Introduction

Chronic respiratory disease is a global health problem that brings heavy economic and health burdens to society1. The prevention and management of chronic respiratory diseases have become a great challenge. Spirometry is an important tool in the diagnosis, assessment, and management of chronic respiratory diseases2,3. However, the result of spirometry contains various parameters and may be complicated for some patients to understand. Spirometry-derived lung age (LA), a simplification of spirometry data, might be an alternative tool in the management of chronic respiratory diseases.

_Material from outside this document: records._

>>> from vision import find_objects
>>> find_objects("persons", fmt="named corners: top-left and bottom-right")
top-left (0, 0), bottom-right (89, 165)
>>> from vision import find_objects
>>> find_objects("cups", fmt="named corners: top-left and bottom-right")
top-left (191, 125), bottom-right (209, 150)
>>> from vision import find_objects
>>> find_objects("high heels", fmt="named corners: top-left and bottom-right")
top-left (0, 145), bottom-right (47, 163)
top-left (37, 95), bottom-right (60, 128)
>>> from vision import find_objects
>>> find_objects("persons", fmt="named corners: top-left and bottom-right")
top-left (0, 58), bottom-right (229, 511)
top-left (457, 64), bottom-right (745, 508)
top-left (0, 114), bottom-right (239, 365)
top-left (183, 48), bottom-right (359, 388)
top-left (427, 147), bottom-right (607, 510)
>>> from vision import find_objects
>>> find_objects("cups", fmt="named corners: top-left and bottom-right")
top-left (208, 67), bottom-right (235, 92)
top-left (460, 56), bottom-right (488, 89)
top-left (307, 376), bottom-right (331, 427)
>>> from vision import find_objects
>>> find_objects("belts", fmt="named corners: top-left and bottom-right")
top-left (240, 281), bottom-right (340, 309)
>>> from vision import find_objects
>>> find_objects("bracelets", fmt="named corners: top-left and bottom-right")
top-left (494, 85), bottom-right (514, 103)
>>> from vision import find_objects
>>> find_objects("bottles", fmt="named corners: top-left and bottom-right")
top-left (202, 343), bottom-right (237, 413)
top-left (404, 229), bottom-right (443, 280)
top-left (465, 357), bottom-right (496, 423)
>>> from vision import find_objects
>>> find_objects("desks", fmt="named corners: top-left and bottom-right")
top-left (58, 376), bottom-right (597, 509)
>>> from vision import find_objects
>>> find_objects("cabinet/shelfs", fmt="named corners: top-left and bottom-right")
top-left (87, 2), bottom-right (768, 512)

The concept of “lung age” was first proposed in 1985 to make spirometry data easier to understand and as a physiological instrument to evaluate the lung function damage caused by smoking4. A lung age older than the chronological age is considered an indication of the accelerated decline or impairment of lung function, and the difference between lung age and chronological age (i.e., ∆ lung age) is used to estimate the severity of this functional impairment. For example, if a 50-year-old man has a lung age of 60 years old, then his ∆ lung age is 10 years, indicating there may be an impairment of his lung function. A randomized controlled trial showed that telling smokers their lung age can improve the success rate of smoking cessation5. Lung age is also used as a clinical indicator in studies regarding physiological changes in individuals with morbid obesity6 and treatment efficacy in asthmatic patients7. However, it has not yet been widely used or fully exploited due to the doubt regarding the current lung age estimation methods8.

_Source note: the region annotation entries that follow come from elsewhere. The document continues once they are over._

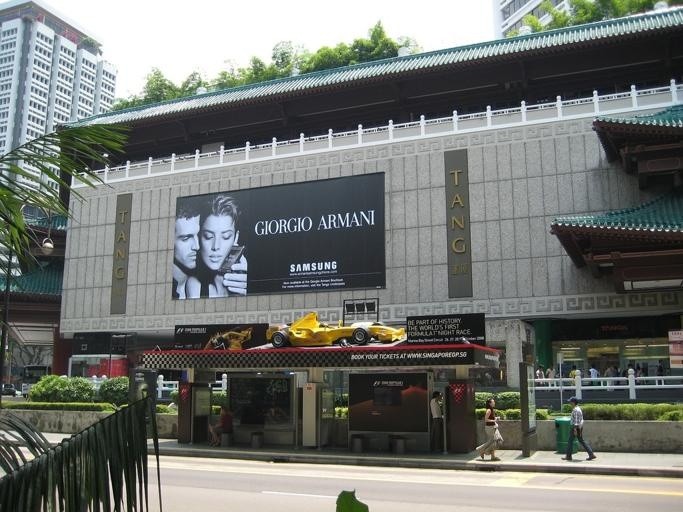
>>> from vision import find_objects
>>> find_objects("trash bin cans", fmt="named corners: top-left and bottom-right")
top-left (554, 418), bottom-right (578, 454)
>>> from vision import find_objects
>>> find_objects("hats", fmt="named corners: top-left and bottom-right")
top-left (566, 396), bottom-right (577, 401)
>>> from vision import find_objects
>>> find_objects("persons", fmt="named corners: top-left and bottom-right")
top-left (479, 398), bottom-right (499, 460)
top-left (562, 396), bottom-right (596, 460)
top-left (209, 332), bottom-right (226, 350)
top-left (429, 391), bottom-right (443, 454)
top-left (536, 360), bottom-right (664, 393)
top-left (186, 195), bottom-right (240, 299)
top-left (172, 207), bottom-right (248, 299)
top-left (209, 405), bottom-right (233, 447)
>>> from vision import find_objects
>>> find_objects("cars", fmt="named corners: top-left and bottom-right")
top-left (0, 383), bottom-right (15, 398)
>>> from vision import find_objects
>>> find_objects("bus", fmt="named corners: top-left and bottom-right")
top-left (18, 364), bottom-right (50, 397)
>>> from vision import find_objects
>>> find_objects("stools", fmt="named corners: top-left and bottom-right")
top-left (219, 431), bottom-right (233, 447)
top-left (387, 435), bottom-right (407, 455)
top-left (350, 434), bottom-right (364, 451)
top-left (250, 432), bottom-right (265, 448)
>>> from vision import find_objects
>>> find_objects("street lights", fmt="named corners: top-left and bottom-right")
top-left (2, 194), bottom-right (55, 387)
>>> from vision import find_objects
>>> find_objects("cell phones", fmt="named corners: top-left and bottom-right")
top-left (218, 245), bottom-right (245, 274)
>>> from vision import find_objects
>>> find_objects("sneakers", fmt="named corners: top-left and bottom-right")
top-left (561, 456), bottom-right (572, 460)
top-left (586, 455), bottom-right (596, 461)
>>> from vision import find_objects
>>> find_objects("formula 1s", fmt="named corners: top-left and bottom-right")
top-left (264, 310), bottom-right (409, 350)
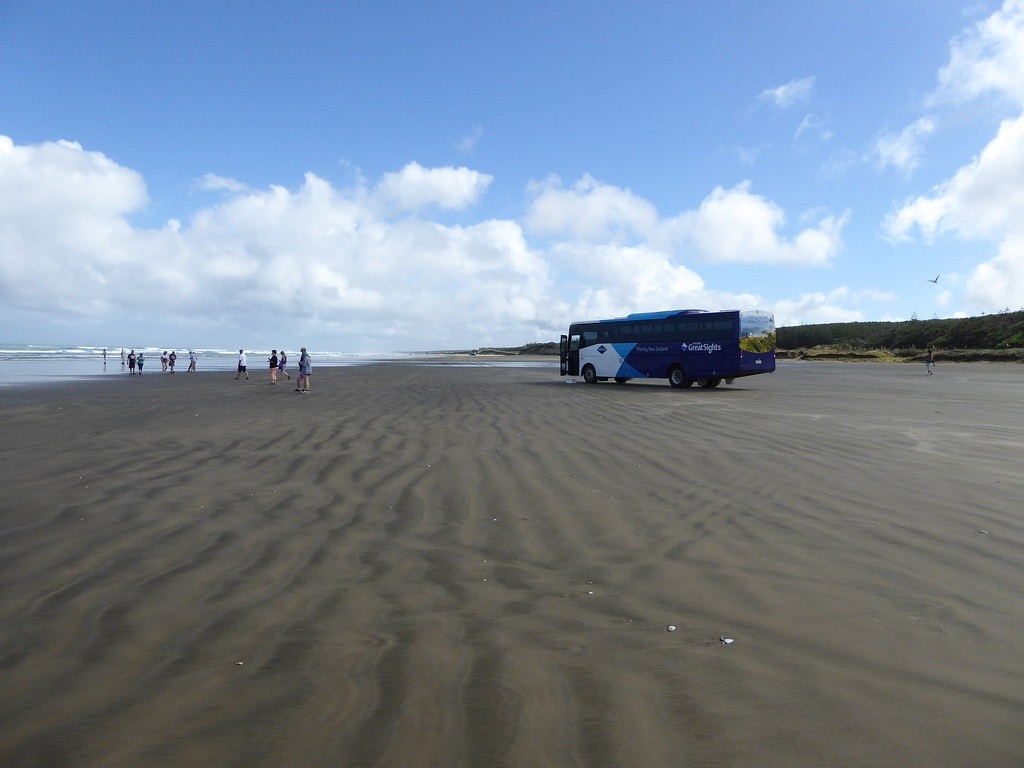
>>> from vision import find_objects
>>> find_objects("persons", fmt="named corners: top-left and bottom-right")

As a simplified lung function indicator, lung age was originally estimated by the backward calculation of the reference equation of spirometric parameter (usually the forced expiratory volume in 1 s [FEV1]) based on the assumption that the lung age of an individual equals the chronological age of a healthy nonsmoker who has the same FEV1 level as the individual (Morris et al.4, 1985; Hansen et al.9, 2010; Newbury et al.10, 2010). However, this estimation method may decrease the reliability of lung age, as it estimates lung age by using only one spirometric parameter11, whereas various spirometric parameters can reflect the functional changes of the lung during aging or in the context of disease. More importantly, lung age derived by this method is a mean value, not a normal range of the population. Neglecting the normal variability in lung function between individuals makes lung age unable to be correctly interpreted as normal or abnormal8. To overcome these problems, Yamaguchi et al.11,12 proposed the use of multiple linear regression to develop lung age estimation equations, with the chronological age of healthy nonsmokers as the dependent variable and spirometric parameters as well as height as explanatory variables. The limitation of this method is the assumption that the relationship between age and spirometric parameters can be approximated by a linear function11. Previous studies13 have revealed that the relationship between age and spirometric parameters is nonlinear over the full age range, indicating that nonlinear regression may be more suitable for depicting the relationship between lung age and spirometric parameters.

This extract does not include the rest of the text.